In the blog post below about a mother's cookbooks, what did the mother usually use as journals?

— PROVIDED TEXT —
# # # # # # #
Friday, August 9, 2013

My Mother's Cookbooks

My mother loved to cook.  She really didn’t need a cookbook, as she had many dishes that she had learned to prepare when she was young, and she was never afraid to experiment and create new dishes.  Even though she didn’t need cookbooks, she enjoyed collecting them, and she loved finding new recipes to try.

My mother, also, loved to journal.  Her journals were usually stenographers notebooks, but she
tended to use her favorite cookbooks like journals, as well.  

I was fortunate to inherit a few of her favorite cookbooks.  They had been used frequently, and were in rather a dilapidated condition when I received them, but even with pages falling out, they are my favorite mementos from my mom.

One of her most used cookbooks was the Three B Garden Club Cook Book.  My mom was a member of the Three B Garden Club, and she helped collect the recipes that fill the pages of this book.  I went with her to visit many neighbors and friends, as she asked them to share a few of their favorite family recipes.
# # # # # # #
— GIVEN ENTRIES —
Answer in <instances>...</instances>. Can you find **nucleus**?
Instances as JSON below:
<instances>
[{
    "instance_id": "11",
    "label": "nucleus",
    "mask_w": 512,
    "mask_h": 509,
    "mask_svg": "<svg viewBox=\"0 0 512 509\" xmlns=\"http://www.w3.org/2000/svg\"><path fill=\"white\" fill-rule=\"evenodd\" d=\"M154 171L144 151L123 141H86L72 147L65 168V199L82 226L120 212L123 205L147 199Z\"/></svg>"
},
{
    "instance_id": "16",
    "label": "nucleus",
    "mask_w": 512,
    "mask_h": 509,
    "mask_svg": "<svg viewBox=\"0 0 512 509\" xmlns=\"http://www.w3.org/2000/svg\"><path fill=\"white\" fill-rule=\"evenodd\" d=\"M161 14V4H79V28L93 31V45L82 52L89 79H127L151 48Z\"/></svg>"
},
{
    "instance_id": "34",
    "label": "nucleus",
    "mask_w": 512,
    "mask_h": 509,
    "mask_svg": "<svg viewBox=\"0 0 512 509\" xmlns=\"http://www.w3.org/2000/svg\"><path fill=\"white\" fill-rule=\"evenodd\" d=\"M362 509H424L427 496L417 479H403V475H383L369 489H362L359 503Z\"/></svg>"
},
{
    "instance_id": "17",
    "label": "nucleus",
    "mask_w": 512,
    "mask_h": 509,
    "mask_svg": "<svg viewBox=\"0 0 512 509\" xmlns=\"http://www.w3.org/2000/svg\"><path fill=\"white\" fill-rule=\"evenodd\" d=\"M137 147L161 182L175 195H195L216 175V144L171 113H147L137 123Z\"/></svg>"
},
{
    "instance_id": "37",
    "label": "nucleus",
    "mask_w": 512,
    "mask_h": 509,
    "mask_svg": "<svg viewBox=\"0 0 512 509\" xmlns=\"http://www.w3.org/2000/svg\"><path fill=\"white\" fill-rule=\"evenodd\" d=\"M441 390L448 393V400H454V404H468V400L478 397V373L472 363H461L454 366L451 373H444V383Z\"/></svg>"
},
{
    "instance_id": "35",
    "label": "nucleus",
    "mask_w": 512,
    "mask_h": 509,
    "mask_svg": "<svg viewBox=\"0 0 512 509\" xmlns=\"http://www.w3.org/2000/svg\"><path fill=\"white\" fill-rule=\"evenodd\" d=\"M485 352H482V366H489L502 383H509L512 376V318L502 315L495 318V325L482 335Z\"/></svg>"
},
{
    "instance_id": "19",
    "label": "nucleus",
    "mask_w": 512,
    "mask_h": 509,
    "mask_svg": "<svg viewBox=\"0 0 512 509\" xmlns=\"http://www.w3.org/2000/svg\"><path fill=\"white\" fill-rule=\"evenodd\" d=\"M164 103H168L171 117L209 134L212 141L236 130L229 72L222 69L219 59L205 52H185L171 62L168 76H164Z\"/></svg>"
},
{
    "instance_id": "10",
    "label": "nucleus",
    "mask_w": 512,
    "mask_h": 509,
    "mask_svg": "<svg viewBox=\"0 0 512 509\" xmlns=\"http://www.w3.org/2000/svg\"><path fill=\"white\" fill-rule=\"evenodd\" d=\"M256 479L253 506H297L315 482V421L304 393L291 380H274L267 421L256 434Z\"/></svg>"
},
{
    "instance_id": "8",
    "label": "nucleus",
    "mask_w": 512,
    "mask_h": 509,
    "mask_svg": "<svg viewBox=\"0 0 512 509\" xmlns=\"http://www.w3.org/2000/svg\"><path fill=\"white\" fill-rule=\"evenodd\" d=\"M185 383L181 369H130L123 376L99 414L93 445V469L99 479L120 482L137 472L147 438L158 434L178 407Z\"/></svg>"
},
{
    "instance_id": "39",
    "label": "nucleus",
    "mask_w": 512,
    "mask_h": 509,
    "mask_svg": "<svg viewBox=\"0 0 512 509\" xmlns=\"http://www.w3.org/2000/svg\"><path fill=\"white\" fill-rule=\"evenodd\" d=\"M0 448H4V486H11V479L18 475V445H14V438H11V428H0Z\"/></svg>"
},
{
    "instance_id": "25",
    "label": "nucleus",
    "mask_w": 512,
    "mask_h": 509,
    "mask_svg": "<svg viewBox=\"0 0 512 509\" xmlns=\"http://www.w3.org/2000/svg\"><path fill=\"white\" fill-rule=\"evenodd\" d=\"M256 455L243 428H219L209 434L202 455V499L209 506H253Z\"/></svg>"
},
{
# # # # # # #
— FULL OUTPUT —
Stenographers notebooks